O novo álbum do violonista fluminense é incrivelmente belo e caloroso.
O compositor brasileiro Fabiano do Nascimento surpreende a cada lançamento. Seu estilo não muda drasticamente, mas se torna mais refinado a cada nova gravação. “Lendas” é o quinto álbum do violonista pelo selo Now-Again, e desta vez traz arranjos orquestrais de Vittor Santos com participação especial de Arthur Verocai. Santos é um compositor, arranjador, trombonista e produtor musical carioca que atua na música há mais de trinta anos.

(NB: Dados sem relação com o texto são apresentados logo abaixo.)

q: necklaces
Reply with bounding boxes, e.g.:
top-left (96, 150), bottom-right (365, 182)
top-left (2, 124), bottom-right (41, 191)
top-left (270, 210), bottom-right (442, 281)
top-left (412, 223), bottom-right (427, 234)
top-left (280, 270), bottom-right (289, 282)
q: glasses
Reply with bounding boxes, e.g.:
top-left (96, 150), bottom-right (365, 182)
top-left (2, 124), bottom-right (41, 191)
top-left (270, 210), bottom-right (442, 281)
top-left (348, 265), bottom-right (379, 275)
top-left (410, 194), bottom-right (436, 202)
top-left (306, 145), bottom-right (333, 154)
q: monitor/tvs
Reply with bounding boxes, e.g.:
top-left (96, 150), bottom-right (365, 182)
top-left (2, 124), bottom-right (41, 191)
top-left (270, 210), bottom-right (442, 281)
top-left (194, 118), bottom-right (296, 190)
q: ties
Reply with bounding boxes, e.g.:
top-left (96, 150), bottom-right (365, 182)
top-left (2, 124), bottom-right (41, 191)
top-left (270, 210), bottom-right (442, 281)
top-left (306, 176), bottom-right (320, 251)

Eles se conheceram no Rio de Janeiro em 2017 durante a gravação do álbum “Aquarelas”, de Carioca Freitas. Os dois se uniram por um apreço mútuo pelo tio de Fabiano, Lúcio, e pela cantora Leny Andrade – ambos influenciaram amplamente sua base musical. Em Vittor Santos, Fabiano do Nascimento encontrou um arranjador sensível em suas orquestrações. Ele, por sua vez, criou um diálogo orquestral entre pilhas de cordas e o dedilhar melancólico de Fabiano. Era natural convidar o mais conceituado arranjador brasileiro dos anos 70, Arthur Verocai, para contribuir com seu talento.

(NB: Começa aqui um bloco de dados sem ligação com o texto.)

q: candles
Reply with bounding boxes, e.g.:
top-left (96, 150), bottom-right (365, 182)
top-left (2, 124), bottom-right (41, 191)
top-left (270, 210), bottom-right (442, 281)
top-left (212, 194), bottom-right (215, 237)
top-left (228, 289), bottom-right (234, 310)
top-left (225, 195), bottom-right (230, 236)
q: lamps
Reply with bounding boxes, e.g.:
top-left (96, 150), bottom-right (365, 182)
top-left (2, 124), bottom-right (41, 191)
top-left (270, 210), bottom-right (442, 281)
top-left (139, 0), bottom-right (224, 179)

Verocai, que havia trabalhado com Fabiano do Nascimento em suas incursões em Los Angeles, também teve o prazer de participar do novo álbum. Dessa forma, o círculo do velho e do novo, tão crucial na obra de Fabiano, se une e flui com facilidade. “Lendas” é incrivelmente natural, belo e caloroso. O coração e a alma das composições de Nascimento são amavelmente realçados pela orquestração. Tudo flui organicamente. Ouvir “Lendas” é uma experiência mágica; é como estar envolto em um cobertor reconfortante e quente. Ou um abraço caloroso, um abraço de quem te diz “está tudo bem, vai ficar tudo bem”. E você sabe que tal sentimento é sincero; então, você relaxa. Relaxa com a música de um dos violonistas mais talentosos da atual música brasileira. Aqui, seu estilo evocativo de tocar combina lindamente com as exuberantes produções orquestrais de seus colaboradores. Os sons seráficos de Fabiano do Nascimento são hipnóticos e transcendentes, uma fusão de jazz afro-brasileiro, folk, bossa nova e samba. Seu amor pelo Brasil – uma “fundação sem fim de inspiração” – está profundamente enraizado na tapeçaria de seu som.
A combinação de suas linhas de guitarra rítmicas e melódicas batem de maneira estonteante. É uma jornada errante que nos coloca no que parece ser uma meditação, onde a frequência do cérebro se rende e a alma assume completamente o controle. Na primeira faixa, “Retratos”, Nascimento transita com belos dedilhados do violão. Além da percussão adicional, a canção conta com a bela orquestração de Santos. Em “Palácio”, ele coloca o violão em maior evidência, ao passo que as cordas enfeitam o pano de fundo. Aqui, Nascimento brinca com uma estrutura muito parecida com a abordagem de “Prelúdio” (2020) – pequenos detalhes que fazem diferença na composição. Estruturalmente dividida em duas parte, “Solo as Onze (Noite Suite)” também é guiada pelo violão, mas cresce nas orquestrações de Verocai. É uma canção tão poderosa que quase ofusca a próxima faixa, “Mãe de Luz”. Ao longo do repertório, Nascimento usa elementos parecidos e estruturas muito sutis que podem passar despercebidas em uma primeira audição. Mas qualquer um desses elementos são essenciais para a construção do repertório.
Com o violão mais uma vez no centro do palco, “Sonho” caminha sem pressa – complementada pela orquestração esfumaçada. Embora de maneira discreta, a percussão adiciona um sabor distinto. A última faixa, a reconfortante “Reflections”, por outro lado, deixa a percussão de lado a fim de destacar, novamente, a beleza das cordas de Vittor Santos. Assim como “Prelúdio” (2020) e “Ykytu” (2021), “Lendas” traz composições que resgatam memórias de lugares que já não existem; de sonhos febris na Amazônia; de partes do mundo que talvez nunca visitaremos, mas que podemos imaginar através da música. Uma coleção rica e variada que parece priorizar e prosperar nos espaços suaves e intencionais das notas. Mas “Lendas” é o trabalho exploratório de um músico que, dominado uma linguagem musical saliente, busca aplicar sua habilidade em modos de expressão mais amplos e experimentais. As ondas orquestrais de Vittor Santos, invocam a luz do sol, independentemente do clima. Mas desta vez com ambições mais clássicas: Fabiano do Nascimento tempera o álbum com melodias elegantes e uma complexidade escondida nos ritmos de cada música.